The logic of Matic's inclusion probably grew from Chelsea's wobbly defensive record. They have not kept a clean sheet in their past nine Premier League matches. A previously impervious defensive block is now conceding goals far too freely for Conte to feel comfortable.
3. Premier League should be glad Bournemouth stay up
Bournemouth's commitment to playing on the front foot makes them a credit to the Premier League and is the main reason for their ability to achieve results like taking four points off Liverpool this season and last month's 1-1 draw at Manchester United, even if it also leaves them vulnerable against counter-attacking teams, of which Chelsea are English football's prime exponents.
A 4-4-2 formation with two wingers and two strikers reflecting manager Eddie Howe's unbending commitment to attacking football may seem quaint and perhaps a little outdated, but it is entertaining to watch; Bournemouth try to give everyone a game.

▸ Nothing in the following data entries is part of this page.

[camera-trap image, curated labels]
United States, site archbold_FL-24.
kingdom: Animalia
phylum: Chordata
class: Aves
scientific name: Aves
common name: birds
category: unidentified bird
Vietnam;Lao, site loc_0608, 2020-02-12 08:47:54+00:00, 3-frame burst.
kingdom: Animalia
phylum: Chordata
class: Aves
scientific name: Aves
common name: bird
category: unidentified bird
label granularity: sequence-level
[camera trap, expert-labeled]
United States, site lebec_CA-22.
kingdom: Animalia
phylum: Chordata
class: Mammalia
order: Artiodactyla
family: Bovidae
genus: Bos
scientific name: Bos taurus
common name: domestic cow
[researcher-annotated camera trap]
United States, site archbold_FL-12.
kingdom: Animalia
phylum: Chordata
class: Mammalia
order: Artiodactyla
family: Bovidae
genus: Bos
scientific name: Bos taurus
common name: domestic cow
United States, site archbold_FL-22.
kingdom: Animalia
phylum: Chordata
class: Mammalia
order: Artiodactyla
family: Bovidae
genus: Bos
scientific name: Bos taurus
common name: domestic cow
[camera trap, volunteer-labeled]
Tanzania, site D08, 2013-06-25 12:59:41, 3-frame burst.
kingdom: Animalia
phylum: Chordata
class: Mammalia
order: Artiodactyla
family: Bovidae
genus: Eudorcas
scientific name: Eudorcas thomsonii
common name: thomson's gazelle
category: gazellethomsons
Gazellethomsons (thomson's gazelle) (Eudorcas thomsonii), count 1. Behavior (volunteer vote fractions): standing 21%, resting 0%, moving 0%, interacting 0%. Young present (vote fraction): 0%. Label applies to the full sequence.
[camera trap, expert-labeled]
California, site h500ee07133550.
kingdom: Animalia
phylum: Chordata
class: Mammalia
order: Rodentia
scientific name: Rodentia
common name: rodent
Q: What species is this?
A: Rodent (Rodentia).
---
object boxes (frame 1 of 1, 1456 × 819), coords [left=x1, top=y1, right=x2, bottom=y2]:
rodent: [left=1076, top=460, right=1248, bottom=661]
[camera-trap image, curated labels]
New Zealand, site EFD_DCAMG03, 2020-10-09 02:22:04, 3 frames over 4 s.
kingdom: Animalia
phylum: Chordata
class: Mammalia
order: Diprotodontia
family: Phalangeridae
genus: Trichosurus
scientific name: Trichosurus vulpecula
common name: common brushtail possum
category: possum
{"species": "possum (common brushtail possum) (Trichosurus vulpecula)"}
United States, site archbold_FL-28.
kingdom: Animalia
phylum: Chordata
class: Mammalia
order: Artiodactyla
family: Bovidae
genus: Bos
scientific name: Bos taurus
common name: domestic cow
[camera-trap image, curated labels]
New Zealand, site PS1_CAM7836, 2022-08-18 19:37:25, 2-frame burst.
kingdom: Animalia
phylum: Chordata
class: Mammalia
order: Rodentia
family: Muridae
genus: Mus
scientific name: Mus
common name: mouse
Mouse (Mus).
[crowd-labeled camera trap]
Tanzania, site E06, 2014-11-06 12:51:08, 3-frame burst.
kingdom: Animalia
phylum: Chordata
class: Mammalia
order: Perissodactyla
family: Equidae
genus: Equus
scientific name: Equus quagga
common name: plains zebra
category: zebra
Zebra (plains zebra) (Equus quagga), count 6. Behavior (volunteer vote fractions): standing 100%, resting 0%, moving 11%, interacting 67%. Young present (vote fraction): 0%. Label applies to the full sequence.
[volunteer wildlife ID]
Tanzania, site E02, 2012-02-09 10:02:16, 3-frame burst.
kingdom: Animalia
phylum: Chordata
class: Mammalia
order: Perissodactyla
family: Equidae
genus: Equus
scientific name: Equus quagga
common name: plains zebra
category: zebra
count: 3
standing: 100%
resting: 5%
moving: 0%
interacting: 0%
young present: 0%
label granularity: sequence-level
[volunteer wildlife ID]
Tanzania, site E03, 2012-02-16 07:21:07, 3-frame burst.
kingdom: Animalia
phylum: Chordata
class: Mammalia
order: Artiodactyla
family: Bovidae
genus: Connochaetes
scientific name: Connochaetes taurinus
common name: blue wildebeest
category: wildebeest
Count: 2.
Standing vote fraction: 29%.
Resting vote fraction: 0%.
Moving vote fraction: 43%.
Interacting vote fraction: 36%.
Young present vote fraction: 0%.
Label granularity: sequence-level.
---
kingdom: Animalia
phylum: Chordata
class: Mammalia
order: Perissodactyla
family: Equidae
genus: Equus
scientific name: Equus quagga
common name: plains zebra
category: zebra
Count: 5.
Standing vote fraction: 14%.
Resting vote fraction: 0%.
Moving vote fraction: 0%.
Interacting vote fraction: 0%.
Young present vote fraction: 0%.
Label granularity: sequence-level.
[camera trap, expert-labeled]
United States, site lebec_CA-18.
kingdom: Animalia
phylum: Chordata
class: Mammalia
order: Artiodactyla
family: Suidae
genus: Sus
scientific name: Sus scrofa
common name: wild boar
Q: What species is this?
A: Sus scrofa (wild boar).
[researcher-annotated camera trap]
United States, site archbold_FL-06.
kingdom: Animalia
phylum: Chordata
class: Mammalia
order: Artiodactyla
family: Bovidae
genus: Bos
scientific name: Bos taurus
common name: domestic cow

Not that they can't do the physical stuff. Their position of relative safety, seven points above the bottom three, owes much to Howe's team showing far more grit than last season. Harry Arter usually leads the charge with some roughhouse tackling and received a justified yellow card here for a first-half foul on Costa.
Jack Wilshere, not always a regular for Howe but handed a starting place here, also remains capable of picking a pass and made a series of dribbles into the heart of Chelsea's defence. The Arsenal loanee looks glad for the opportunity to play with the freedom his manager allows his players.